Zed Adam Idris offers black magic and such in Mirage, which could have been fun if it didn’t feel like the author had this great idea to put bomoh magic and Inception in a same story but couldn’t think of much beyond that premise. The author tries, but the end result could have been better or, at least, more interesting.
Ah Beng’s Wedding by William Tham Wai Liang has a local uneducated criminal deciding to martyr himself in the name of love. Hello? Does the author realize how many Hong Kong dramas have done this thing before? The author doesn’t offer anything new here – the whole thing is predictable, and worse, overwrought and sentimental in a most improbable manner. Which Ah Beng would take the trouble to write reams and reams of letters to the girl across the street, in a language he is not good at? What year is this, 1964? And show me an Ah Beng who can spell “Chihuahua” correctly, much less know what that is. The author is going for tears and drama here in a way that don’t make any sense.
Iqbal Abu Bakar has our hero in some kind of futuristic prison in Sinful Saints, cackling that he’d get everyone free because he’s fly like Eminem and he shakes his booty like Rihanna… or maybe not. Unfortunately, instead of giving me no-nonsense violence, the author bogs down the whole thing with inane prattling like: “How can we violate the law, when the law itself is a violation?” Oh, go eat some egg tarts and choke on them.
Zedick Siew has some good ideas. Cold-hearted killer women! An actual heart, fueled by the deaths of five little girls, that is magically created to turn an area into a popular hotspot! Unfortunately, what results is Hearts in the City, a disjointed tale in which the highlight is the author pulling out a plot straight from the horror movie The Broken. Really now, is this the best the author can do?

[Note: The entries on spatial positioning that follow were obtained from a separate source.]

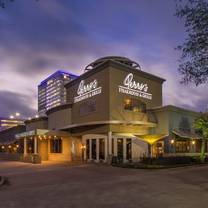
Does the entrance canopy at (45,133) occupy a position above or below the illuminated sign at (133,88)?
below

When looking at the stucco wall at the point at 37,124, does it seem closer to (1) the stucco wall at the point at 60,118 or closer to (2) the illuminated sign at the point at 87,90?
(1) the stucco wall at the point at 60,118

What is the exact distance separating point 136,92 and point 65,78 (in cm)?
12708

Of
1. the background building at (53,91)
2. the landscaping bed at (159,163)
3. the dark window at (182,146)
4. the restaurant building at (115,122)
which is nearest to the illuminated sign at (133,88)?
the restaurant building at (115,122)

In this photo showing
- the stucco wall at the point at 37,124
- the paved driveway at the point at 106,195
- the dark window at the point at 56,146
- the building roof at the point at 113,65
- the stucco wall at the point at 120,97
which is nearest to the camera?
the paved driveway at the point at 106,195

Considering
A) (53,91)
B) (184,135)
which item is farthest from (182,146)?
(53,91)

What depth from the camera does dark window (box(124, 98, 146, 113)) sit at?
35616 mm

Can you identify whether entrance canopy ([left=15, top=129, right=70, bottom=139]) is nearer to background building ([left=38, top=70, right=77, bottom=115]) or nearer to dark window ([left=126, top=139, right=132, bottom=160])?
dark window ([left=126, top=139, right=132, bottom=160])

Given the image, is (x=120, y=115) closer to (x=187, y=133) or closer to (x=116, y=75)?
(x=116, y=75)

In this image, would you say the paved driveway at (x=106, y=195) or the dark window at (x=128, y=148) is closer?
the paved driveway at (x=106, y=195)

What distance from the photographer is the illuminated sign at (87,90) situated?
35.5 m

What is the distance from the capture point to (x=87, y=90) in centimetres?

After all the try-hard efforts in a row, Ling Low’s Smoke Flowers is a relief to get into. A low-key no-nonsense tale of two bored newspaper people who inadvertently become the first people in the scene of a crime, this one is well paced, focused, and entertaining. The author doesn’t even have to resort to borrowed ideas or unnecessary theatrics, imagine that!
Finally, Damyanti Ghosh’s An Orchestrated Ending closes the anthology. How apt – a pretentious try-hard anthology would surely not miss a chance to make a final pretentious fart of an impact by contriving to put a story with such a title as the closing story, after all. This one is about some stupid woman deciding to kill herself by slashing her wrists. The underlying implications are unfortunate: she gave up a chance at having children and a normal family life by focusing on being a bestselling author, so now her husband cheats on her with a younger woman and she’s now resorting to suicide stunts in a hotel room. Never mind the fact that there is something sad about a woman writer coming up with a story which heavily implies that a woman is unhappy because she is too successful in her career, the story itself could have benefited from some dark humor, irony, or anything that would have made it a little better than just another scree about success being a blight on a woman’s happiness. This story is a cliché, but it’s probably the best story to end this anthology of clichés.
KL Noir: Blue just tries too hard, at the end of the day, to be something grand and amazing, by doing all the wrong things. Too many stories just borrow popular tropes and plot lines without the authors making the effort to make these twists their own. The whole thing just screams wannabe, and I’m blue.